おそらく、火葬した後の高熱の台の上に、お骨と体の部分に使用した人工関節など治療した器具などが残った、生々しい状態に変化した身内のリアルな姿に子が耐えきれるのか、残酷な映像ではないか、ということが問題になるのだと思いますが、悪い意図を持った結果でそうなったわけでなく、逆に神聖な、お葬式からの流れにそった手順の中の一つとしての「ステップ」であり、その手順をこなすことで、亡くなってしまった人への喪失感や、突然の変化についていけない・亡くなったのだという現実をとらえきれていない子や大人には、待ったなしで次々とステップが作られているベルトコンベヤーのような対処過程や「映像としてのありのままの変化」は、私達のあらゆる状況理解を一発でさせる手段であり、だからこそ平常ではない心身を落ち着かせ、そして麻痺して感覚が無くなっている自分に少し余裕を与えてくれますので、逆に

 

「大事なおじいちゃん、おばあちゃんがちゃんと仏様のところへ行けますように」

**提供データ:**
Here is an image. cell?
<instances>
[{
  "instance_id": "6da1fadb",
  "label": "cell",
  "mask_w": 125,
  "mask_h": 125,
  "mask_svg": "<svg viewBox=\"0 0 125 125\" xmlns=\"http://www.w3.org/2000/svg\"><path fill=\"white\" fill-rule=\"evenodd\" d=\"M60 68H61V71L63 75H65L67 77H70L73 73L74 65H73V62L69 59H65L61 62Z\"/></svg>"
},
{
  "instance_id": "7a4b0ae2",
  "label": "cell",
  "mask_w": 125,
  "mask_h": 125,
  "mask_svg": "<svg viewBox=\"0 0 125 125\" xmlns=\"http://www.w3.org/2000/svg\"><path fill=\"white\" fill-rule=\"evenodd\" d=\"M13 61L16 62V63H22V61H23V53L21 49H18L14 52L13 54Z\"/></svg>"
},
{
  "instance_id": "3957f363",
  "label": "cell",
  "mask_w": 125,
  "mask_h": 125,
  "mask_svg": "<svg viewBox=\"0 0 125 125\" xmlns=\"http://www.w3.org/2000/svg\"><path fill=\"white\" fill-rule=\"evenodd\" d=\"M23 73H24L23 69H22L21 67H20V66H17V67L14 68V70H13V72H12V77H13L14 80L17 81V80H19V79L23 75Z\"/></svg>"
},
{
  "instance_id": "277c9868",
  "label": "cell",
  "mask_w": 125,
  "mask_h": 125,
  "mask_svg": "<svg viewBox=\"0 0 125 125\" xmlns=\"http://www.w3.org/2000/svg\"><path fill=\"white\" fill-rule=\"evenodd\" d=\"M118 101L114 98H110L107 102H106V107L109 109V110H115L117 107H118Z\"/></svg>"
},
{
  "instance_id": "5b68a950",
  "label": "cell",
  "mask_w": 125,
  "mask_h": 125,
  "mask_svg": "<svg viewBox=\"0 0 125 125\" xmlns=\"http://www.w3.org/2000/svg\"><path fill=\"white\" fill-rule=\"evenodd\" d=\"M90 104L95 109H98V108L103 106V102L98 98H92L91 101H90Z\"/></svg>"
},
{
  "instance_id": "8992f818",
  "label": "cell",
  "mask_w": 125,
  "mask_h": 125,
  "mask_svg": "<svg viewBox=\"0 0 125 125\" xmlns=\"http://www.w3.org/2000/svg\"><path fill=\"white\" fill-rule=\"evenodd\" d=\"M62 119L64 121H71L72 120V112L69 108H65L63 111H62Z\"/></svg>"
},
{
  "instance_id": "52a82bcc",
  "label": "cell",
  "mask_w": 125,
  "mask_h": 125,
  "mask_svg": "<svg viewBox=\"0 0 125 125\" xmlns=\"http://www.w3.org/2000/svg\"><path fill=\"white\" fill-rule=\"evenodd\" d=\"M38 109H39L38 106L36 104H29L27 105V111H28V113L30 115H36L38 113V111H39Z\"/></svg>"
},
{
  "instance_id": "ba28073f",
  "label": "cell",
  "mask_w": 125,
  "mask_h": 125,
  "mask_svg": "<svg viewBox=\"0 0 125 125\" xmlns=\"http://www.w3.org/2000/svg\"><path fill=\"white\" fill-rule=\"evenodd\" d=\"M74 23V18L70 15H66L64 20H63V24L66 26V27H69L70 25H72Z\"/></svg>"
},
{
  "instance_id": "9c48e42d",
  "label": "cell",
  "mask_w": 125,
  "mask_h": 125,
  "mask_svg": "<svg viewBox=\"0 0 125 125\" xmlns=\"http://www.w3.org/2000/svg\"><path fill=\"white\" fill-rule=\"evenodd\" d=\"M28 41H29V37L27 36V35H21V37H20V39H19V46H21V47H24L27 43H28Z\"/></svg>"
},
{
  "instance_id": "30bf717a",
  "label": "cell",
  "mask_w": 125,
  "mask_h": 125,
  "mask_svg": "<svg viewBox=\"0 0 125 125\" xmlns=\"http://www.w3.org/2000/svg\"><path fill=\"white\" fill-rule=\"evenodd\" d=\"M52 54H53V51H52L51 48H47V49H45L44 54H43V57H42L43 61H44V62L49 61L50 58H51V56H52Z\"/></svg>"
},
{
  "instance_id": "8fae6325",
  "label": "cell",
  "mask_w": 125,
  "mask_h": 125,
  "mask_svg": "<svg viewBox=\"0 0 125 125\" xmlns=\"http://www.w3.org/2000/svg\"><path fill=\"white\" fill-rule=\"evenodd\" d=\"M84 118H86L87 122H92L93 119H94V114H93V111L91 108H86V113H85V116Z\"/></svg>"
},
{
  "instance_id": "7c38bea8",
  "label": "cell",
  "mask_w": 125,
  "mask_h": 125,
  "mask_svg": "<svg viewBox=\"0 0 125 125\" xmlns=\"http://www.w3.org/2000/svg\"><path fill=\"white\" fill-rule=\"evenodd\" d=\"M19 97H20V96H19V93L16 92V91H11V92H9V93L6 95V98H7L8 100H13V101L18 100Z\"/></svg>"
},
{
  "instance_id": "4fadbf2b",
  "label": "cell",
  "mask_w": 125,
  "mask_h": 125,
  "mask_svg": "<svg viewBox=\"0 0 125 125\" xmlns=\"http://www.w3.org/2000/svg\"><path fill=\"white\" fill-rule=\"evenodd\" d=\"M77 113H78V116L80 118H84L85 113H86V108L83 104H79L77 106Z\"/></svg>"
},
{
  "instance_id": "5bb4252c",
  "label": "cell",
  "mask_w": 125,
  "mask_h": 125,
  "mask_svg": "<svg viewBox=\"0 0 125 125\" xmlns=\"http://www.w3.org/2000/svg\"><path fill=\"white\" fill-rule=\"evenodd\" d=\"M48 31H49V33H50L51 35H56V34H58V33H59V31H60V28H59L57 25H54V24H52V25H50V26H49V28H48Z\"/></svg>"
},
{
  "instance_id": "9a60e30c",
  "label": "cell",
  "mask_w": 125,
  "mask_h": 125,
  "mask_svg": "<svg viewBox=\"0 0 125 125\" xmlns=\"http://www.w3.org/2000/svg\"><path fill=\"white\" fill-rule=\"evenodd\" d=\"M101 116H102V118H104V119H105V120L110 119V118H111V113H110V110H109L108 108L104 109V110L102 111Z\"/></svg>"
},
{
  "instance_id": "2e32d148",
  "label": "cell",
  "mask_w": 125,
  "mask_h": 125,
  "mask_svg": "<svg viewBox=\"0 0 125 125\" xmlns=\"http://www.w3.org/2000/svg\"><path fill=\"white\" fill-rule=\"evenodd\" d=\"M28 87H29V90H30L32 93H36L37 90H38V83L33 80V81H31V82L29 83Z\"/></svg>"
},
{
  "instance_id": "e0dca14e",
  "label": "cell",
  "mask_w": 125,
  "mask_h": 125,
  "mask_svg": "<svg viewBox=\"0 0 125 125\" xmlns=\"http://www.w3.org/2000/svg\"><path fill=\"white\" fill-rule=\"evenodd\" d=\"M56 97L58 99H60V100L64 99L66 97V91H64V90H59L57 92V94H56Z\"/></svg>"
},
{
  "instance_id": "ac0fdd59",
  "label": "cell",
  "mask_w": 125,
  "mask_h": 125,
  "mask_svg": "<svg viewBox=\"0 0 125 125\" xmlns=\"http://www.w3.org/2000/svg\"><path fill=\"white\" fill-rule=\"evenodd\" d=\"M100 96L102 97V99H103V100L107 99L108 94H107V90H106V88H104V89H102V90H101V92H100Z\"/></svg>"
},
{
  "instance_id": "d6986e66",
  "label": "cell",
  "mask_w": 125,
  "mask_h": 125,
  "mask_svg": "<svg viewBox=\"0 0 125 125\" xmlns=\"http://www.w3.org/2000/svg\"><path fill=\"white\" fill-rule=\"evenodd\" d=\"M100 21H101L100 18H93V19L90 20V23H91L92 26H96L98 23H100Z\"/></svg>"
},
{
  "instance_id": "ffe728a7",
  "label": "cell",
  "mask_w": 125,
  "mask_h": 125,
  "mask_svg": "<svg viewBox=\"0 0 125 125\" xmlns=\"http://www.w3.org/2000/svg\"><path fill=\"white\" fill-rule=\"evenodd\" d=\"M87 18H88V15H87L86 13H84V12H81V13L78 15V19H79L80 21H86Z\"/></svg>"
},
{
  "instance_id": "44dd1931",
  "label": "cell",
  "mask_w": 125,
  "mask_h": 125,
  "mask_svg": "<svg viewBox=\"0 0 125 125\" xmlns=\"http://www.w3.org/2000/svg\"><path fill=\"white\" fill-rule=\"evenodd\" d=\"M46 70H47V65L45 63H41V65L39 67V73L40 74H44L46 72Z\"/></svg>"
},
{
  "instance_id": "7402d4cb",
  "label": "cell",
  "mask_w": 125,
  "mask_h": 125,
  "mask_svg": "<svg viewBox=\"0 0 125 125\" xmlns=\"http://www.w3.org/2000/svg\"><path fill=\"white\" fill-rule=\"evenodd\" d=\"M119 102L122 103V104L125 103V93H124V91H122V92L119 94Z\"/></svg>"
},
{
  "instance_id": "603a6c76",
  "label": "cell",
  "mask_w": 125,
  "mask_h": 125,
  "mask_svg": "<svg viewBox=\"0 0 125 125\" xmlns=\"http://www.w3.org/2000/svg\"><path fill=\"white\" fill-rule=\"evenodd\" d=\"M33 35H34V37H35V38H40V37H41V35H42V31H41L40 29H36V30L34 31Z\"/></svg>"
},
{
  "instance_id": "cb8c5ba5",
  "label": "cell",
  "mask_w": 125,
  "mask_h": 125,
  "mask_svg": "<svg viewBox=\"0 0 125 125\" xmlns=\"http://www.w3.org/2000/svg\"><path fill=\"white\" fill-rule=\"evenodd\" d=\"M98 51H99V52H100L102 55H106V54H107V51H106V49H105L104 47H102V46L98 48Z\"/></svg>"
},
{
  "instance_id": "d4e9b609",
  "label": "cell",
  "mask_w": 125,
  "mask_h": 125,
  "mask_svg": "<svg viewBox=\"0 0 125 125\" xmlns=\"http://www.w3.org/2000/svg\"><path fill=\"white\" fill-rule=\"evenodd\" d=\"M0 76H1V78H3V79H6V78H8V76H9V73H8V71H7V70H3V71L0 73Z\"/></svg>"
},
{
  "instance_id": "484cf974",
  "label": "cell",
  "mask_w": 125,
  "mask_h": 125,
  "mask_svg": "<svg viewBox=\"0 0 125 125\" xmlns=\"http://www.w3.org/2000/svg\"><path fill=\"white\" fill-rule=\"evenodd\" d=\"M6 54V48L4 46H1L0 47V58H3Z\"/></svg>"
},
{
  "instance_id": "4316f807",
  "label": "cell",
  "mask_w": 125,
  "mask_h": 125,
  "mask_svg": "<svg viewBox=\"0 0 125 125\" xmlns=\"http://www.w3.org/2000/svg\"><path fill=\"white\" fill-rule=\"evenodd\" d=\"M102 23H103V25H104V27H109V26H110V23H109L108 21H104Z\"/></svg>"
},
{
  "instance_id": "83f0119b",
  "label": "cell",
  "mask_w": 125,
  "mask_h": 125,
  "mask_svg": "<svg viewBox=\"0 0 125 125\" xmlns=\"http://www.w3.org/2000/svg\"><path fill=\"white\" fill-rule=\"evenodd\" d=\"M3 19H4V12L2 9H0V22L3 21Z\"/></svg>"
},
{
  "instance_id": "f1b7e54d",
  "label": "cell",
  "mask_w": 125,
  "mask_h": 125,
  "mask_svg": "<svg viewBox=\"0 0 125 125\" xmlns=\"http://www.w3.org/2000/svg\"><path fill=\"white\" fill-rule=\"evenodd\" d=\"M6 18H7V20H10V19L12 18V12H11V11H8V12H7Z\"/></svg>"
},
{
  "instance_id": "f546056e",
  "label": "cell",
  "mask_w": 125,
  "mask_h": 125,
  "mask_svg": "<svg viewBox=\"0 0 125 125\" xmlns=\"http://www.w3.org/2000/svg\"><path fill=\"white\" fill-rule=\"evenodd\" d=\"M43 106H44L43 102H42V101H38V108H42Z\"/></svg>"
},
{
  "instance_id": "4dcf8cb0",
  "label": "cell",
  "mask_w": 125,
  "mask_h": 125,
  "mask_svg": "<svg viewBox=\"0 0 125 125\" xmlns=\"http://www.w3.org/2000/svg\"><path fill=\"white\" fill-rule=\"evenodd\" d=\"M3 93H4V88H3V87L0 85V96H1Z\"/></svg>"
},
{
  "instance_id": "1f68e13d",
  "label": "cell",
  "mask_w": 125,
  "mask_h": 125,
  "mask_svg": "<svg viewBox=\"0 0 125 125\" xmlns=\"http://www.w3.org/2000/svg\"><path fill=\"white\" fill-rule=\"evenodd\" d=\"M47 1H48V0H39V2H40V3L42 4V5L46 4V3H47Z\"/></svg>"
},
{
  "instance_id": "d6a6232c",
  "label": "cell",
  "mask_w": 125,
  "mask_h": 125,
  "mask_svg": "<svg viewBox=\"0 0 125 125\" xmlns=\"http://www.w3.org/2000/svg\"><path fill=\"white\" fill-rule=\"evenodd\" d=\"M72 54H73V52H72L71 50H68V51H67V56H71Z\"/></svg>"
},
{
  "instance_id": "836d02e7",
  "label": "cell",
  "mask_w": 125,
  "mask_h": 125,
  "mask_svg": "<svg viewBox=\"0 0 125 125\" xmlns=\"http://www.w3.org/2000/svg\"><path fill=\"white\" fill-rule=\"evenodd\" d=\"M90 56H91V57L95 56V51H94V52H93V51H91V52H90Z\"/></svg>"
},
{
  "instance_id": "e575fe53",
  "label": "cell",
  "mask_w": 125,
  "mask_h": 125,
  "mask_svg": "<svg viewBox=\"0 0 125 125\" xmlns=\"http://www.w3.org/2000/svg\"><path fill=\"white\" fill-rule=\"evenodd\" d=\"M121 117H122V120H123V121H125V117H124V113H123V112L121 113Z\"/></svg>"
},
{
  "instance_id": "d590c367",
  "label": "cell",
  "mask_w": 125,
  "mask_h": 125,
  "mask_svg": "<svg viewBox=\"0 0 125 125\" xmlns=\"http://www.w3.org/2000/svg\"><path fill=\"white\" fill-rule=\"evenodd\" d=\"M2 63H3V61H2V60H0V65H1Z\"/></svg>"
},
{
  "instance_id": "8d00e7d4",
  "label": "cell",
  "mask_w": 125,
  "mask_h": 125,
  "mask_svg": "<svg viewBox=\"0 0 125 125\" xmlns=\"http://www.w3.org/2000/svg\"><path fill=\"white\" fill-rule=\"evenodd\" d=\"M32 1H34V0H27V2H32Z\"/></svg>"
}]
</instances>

**課題:**
1 > 火葬を扱った文章によると、火葬後の高熱の台の上にはお骨のほかに何が残るか。
2 > 火葬を扱った文章を、示された最後の部分の後から続けて書くこと。

**解答一覧:**
1 > 体の部分に使用した人工関節など、治療した器具などが残る。

2 >
 

「お骨は私達がちゃんと、お寺に収めておくからね、安心して行ってね。話したいときはお墓に行くから聞いてね。」

 

と、親子で言い合って、最後の「残された人間の心のよりどころ=納骨が済んだ墓」ができ、落ち着きに到達します。いつも、親族を失うたびに、この一連の流れが無ければ、とうやって心の中に渦巻く

 

「まだ(いなくなったことが)信じられない。」

「こんなこと(いなくなったこと、変化)は耐えられない」

「自分のこの気持ちはどうしたらいいのか」

「わけがわからなくなってる(混乱)」

 

という変化に耐えていけるのだろう、と思います。

 

子供たちの、葬儀から火葬までの動きとしては、

 

子供たちは、特に幼稚園や小学校の子達は、大人達は葬儀の段取りや身支度でばたばたしますので、中高生や大学生の子達がちびたちと、「故人のお棺に飾るものを、お手紙を作ろう」と折り紙を折ってくれたり、さようならの手紙を書いたりしてくれます。葬儀場では「ただ、参列してくれたご近所や遠くの親族・故人の友人や関係者」がひっきりなしに来るので、なんだかわからないうちに通夜、葬儀が行われる、という感じです。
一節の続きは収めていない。